Reading TIFFs directly from InputStream

spark
scifio
Tags: #<Tag:0x00007fb879060700> #<Tag:0x00007fb879060340>

#1

I’m currently using Apache Spark with SCIFIO to read and process tarballs of TIFF files. Unfortunately I couldn’t find a way to open images directly from an input stream of bytes. My temporary solution is to write each image to a temporary file, read it using SCIFIO, and then delete the temporary file.

Is there any way I’m not aware of to read an image directly from an InputStream instead of a filename? And if not, where can I submit that as a feature request?

Best Wishes.


Saving images to Byte Arrays or Streams
Serializing multi-dimensional images to byte strings
#2

Hi @tomerk

That sounds awesome. Thanks for using the SCIFIO API - it is very helpful to get developer input here.

We use GitHub for our issue tracking, and there’s actually a topic banch you might be interested in - called robust-io. Things are still heavily string-based, so that branch focuses on redesigning the API to be source-agnostic.

That said, there actually is API to do this right now - it’s just lower-level. You want to use the setSource(RandomAccessInputStream) method.

The tutorials demonstrate how to get a specific Format and create components (like the Reader you will need).

Of the top of my head, one big difference to be aware of is that, if you’re writing an ImageJ plugin, there is already a Context available - so you should get your SCIFIO instance as an @Parameter.

If you run into any problems let us know!


#3

Thanks for the response @hinerm!

I’m not writing this as a plugin, but I am calling into SCIFIO from scala which may be complicating things a little bit.

I ran into some issues trying to follow the tutorial but using a RandomAccessInputStream wrapped around an array of bytes.

First, there is no scifio.format().getFormat() method that takes a RandomAccessInputStream instead of a file name / string id.
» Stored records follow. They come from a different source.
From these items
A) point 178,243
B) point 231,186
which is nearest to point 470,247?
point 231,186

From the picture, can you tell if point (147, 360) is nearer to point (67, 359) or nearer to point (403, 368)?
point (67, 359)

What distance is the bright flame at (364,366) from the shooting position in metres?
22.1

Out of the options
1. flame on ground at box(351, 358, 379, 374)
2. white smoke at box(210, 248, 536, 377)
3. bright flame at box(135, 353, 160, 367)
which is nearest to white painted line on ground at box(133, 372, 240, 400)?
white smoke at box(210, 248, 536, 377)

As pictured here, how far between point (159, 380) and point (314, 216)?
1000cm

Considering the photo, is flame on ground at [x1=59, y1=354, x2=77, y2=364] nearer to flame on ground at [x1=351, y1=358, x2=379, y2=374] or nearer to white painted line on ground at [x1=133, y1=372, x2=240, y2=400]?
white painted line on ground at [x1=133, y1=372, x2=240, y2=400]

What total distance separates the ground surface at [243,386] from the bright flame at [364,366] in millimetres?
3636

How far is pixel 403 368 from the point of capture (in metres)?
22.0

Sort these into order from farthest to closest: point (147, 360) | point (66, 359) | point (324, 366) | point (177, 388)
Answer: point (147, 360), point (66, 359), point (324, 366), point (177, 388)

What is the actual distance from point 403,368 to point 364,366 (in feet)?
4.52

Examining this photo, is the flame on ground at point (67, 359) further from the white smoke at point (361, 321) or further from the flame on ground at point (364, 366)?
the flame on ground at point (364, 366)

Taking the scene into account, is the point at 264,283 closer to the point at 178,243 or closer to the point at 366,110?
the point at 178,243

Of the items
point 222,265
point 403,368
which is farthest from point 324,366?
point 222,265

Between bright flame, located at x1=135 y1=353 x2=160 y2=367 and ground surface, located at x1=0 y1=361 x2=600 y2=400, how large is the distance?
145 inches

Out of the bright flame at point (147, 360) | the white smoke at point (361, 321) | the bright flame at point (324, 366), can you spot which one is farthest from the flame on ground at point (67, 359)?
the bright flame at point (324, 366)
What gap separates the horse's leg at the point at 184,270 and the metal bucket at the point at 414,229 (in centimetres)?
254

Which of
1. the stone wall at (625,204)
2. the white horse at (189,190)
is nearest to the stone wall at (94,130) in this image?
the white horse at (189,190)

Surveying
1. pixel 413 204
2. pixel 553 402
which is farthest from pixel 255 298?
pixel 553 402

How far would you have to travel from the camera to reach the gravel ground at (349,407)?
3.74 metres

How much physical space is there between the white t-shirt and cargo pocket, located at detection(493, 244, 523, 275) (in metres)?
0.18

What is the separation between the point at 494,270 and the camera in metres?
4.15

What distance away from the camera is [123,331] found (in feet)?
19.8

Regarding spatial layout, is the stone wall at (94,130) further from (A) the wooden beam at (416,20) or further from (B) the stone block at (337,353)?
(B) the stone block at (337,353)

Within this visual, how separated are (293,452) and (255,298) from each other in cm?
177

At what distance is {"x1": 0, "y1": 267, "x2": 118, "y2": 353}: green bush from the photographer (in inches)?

I was able to manually choose the right one from scifio.format().getAllFormats(), but it’s not a robust solution.

The bigger problem is that ImgOpener still seems to be expecting the RandomAccessInputStream to be pointing to a file internally.

(Some code from the decompiled class file, sorry if the variable names don’t match):

  private <T extends RealType<T>> SCIFIOImgPlus<T> makeImgPlus(Img<T> img, Reader r, int imageIndex) {
    String id = r.getCurrentFile();
    File idFile = new File(id);
    String name = idFile.exists()?idFile.getName():id;

Because r.getCurrentFile() returns null, I end up with a NullPointerException.


#4

You’re absolutely correct. There is a lot of historical code in SCIFIO that still assumes a file source. Thank you for pushing development forward here!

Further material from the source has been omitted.